Text block -

================

The other day i saw my last Crucible, in the cinema. There will be downloads and more viewings i am sure, but as far as the close up experience is concerned, this was the last bit of it. I’m not really sad, i feel more as sense of contentment and almost accomplishment, it’s embossed in my mind and my thoughts. I’ve experienced it and i am very grateful that it is part of my memory in a way that i will always be able to cherish it.

It was the perfect last viewing, small cinema screening but, unlike before Xmas, the cinema was nearly full with a mix of people who had seen it live and wanted to relive it and those who didn’t know anything about it. It was a very attentive public and nobody seemed to feel the need to fuel themselves up with drinks or noisy food 😉 At interval there was still lively chatting and loud commenting somewhere behind me about the volume of speech from some of the actors, some mentions of Daniel Day Lewis and a certain film and a repeated stating (in light of the poster displayed on screen at interval) of ‘who is this? Richard Armitage, don’t know him, he’s ok’ .. followed by the mention of the film with DDL. All this took place in total darkness as the cinema staff apparently had no clue about the interval. And bar two people who nipped out briefly and came rushing back still during the interval, nobody even got up from their seats! The music for the 2nd part started and the cinema descended again in silence  and you wouldn’t have been able to tell people were sitting there watching as there was not the smallest of sounds all the way till the end. In fact, Proctor chose to keep his name, kissed Elizabeth and stepped away to his death, the play ended, the applause came and went and nobody moved, nobody made a sound… The credits came and people remained in their seats in utter silence and only towards the end started to get up slowly, gather their things and left the cinema in utter silence… Not one word was spoken and everyone left slowly, thoughtfully …. I’ve never experienced this anywhere in either theatre or cinema before, the silence and at the same time the intense emotion that hovered there in the air… so overwhelming that nobody dared to speak. Silence speaks louder than words sometimes they say.

I couldn’t begin to guess what people thought or felt, but i have no doubt whatsoever that everyone was deeply touched. And so was i, it never failed to make me feel a lot, every single time i saw it and all those feelings continue to stay with me.

================

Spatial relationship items
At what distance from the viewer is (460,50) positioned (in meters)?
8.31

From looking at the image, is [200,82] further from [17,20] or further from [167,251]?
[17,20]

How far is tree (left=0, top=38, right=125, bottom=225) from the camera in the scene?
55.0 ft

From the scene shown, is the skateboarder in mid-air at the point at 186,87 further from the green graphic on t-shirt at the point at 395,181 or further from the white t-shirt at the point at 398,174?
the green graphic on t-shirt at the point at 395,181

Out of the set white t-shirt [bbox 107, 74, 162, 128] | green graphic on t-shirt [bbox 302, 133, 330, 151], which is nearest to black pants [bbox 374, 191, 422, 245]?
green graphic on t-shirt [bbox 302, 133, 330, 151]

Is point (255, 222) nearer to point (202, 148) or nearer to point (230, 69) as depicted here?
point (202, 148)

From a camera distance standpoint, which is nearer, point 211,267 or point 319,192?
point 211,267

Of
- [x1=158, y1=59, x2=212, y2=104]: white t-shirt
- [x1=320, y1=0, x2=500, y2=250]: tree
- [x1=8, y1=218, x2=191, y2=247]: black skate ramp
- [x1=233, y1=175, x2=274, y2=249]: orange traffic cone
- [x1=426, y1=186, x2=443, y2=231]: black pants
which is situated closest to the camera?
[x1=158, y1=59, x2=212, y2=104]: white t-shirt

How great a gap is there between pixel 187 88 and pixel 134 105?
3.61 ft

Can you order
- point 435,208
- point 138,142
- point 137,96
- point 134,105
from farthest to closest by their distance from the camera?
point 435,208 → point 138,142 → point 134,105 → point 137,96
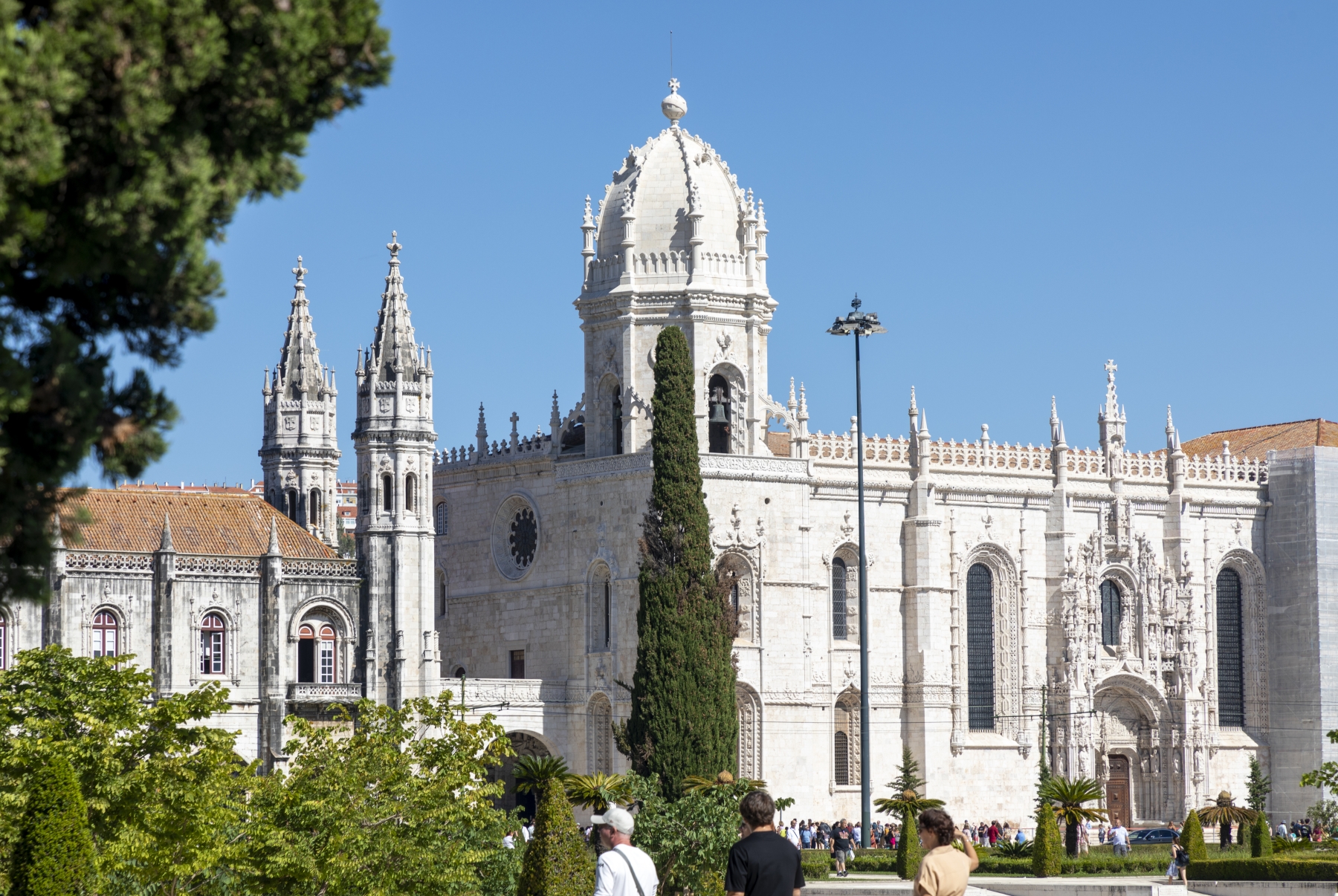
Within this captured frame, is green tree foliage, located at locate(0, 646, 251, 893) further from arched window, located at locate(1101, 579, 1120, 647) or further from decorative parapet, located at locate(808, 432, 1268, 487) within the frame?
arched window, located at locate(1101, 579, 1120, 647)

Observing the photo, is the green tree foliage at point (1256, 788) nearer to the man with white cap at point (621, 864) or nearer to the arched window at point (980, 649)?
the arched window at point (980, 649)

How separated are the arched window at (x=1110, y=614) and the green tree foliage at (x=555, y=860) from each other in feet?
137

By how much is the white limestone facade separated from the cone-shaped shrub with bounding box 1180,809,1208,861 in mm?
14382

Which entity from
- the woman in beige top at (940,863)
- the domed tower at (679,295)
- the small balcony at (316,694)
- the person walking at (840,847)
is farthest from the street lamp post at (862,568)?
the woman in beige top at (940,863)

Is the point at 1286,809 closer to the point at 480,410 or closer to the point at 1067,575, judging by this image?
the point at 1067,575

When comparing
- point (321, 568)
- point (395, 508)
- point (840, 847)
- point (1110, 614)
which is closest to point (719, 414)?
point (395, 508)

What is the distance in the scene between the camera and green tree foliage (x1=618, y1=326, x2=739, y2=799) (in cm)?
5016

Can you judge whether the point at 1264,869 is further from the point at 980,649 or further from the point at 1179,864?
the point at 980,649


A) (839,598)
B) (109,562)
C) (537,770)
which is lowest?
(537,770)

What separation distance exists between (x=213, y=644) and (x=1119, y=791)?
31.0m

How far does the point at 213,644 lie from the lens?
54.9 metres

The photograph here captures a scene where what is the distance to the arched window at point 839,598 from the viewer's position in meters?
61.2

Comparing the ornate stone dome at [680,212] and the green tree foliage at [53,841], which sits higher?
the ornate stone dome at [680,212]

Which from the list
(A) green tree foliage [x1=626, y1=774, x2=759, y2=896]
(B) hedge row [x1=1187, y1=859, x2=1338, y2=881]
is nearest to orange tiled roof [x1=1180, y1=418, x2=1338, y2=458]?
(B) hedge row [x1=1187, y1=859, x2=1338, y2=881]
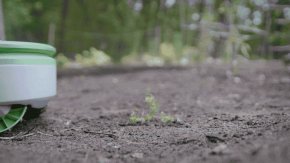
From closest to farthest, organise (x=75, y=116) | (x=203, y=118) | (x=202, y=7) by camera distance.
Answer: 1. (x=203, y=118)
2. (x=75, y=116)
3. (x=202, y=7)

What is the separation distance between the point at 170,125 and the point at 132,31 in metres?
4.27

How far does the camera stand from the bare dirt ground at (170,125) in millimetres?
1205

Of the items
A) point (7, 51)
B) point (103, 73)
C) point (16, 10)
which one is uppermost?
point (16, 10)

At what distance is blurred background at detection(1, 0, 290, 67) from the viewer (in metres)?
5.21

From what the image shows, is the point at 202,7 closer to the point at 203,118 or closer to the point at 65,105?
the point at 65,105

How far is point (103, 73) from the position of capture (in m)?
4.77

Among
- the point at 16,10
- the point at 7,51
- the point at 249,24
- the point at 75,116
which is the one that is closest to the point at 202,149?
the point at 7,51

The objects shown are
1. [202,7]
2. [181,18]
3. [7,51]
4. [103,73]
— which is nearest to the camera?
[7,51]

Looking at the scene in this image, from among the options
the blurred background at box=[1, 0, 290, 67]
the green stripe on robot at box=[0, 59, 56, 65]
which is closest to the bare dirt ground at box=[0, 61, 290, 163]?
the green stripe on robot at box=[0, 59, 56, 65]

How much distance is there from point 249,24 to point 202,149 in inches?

================

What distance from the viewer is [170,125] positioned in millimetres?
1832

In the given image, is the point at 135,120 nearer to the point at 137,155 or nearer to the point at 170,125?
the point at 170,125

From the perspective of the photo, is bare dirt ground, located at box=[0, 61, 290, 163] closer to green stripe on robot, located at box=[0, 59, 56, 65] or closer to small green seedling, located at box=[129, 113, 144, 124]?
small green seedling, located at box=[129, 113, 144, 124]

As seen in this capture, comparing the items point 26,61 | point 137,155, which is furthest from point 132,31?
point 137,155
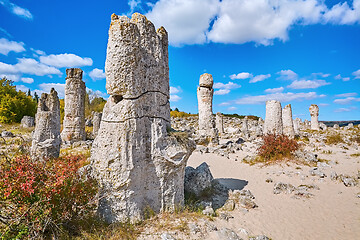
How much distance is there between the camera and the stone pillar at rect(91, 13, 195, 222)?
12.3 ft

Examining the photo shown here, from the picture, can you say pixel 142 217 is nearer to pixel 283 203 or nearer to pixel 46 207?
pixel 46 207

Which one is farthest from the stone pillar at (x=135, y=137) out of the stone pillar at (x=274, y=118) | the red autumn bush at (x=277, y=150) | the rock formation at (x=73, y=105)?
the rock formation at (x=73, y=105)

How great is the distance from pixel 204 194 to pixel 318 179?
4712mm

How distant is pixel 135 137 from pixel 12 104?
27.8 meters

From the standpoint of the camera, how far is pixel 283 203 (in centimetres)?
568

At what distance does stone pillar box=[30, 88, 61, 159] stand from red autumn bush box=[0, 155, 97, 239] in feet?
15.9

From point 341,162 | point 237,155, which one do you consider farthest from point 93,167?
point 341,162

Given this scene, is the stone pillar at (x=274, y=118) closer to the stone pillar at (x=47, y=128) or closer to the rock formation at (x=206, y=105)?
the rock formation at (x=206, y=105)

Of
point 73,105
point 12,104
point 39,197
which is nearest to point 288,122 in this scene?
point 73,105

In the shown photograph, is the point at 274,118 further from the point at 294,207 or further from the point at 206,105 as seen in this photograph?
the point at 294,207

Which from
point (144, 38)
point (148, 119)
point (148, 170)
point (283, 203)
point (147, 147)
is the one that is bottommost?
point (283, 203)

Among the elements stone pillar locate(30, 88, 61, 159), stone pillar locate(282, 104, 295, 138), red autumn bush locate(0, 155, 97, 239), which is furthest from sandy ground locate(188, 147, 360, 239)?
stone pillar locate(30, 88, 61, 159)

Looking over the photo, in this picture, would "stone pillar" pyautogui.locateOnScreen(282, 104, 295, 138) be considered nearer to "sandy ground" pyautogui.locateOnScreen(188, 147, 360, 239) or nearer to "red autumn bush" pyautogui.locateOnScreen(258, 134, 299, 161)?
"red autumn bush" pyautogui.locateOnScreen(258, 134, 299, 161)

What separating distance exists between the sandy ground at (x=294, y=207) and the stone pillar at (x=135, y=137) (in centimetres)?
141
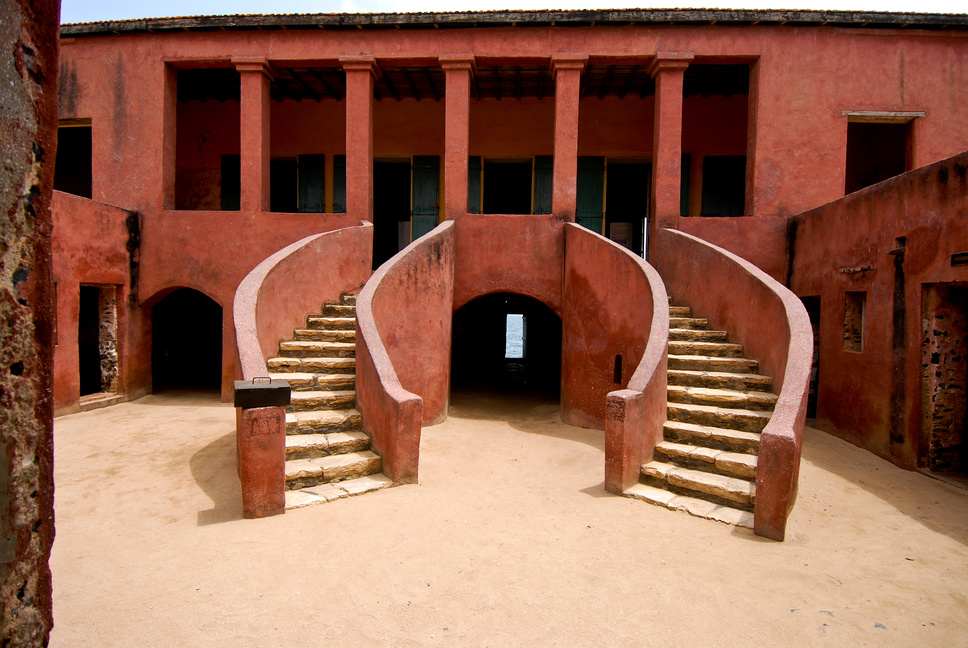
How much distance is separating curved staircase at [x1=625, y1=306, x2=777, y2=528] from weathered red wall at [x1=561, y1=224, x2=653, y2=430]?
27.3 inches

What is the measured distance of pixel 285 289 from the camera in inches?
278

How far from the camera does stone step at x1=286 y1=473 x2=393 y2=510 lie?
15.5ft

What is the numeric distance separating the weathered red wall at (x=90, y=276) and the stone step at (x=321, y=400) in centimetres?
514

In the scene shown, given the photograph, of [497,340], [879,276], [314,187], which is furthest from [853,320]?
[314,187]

================

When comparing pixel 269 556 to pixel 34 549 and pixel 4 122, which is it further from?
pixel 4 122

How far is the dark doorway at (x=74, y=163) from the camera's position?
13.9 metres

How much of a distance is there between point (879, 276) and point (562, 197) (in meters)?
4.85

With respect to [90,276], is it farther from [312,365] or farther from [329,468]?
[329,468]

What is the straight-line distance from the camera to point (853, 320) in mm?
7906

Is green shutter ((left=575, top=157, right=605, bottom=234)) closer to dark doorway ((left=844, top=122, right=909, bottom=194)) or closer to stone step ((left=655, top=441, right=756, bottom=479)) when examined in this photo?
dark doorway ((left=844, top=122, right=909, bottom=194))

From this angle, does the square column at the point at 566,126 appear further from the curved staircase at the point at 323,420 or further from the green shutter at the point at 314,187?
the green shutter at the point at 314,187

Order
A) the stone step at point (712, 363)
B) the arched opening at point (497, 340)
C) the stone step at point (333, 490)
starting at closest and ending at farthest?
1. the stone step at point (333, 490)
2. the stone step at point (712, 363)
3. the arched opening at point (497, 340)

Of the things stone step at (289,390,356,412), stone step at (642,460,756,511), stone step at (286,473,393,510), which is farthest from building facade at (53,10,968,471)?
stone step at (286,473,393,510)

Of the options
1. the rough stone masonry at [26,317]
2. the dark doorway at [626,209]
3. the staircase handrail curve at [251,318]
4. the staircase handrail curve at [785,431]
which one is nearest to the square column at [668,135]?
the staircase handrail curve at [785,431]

================

Written exercise - Rewrite the account of the final Crucible screening from "The other day" up to and including "to cherish it.", putting "recordings" in place of "downloads".

Reply -
The other day i saw my last Crucible, in the cinema. There will be recordings and more viewings i am sure, but as far as the close up experience is concerned, this was the last bit of it. I’m not really sad, i feel more as sense of contentment and almost accomplishment, it’s embossed in my mind and my thoughts. I’ve experienced it and i am very grateful that it is part of my memory in a way that i will always be able to cherish it.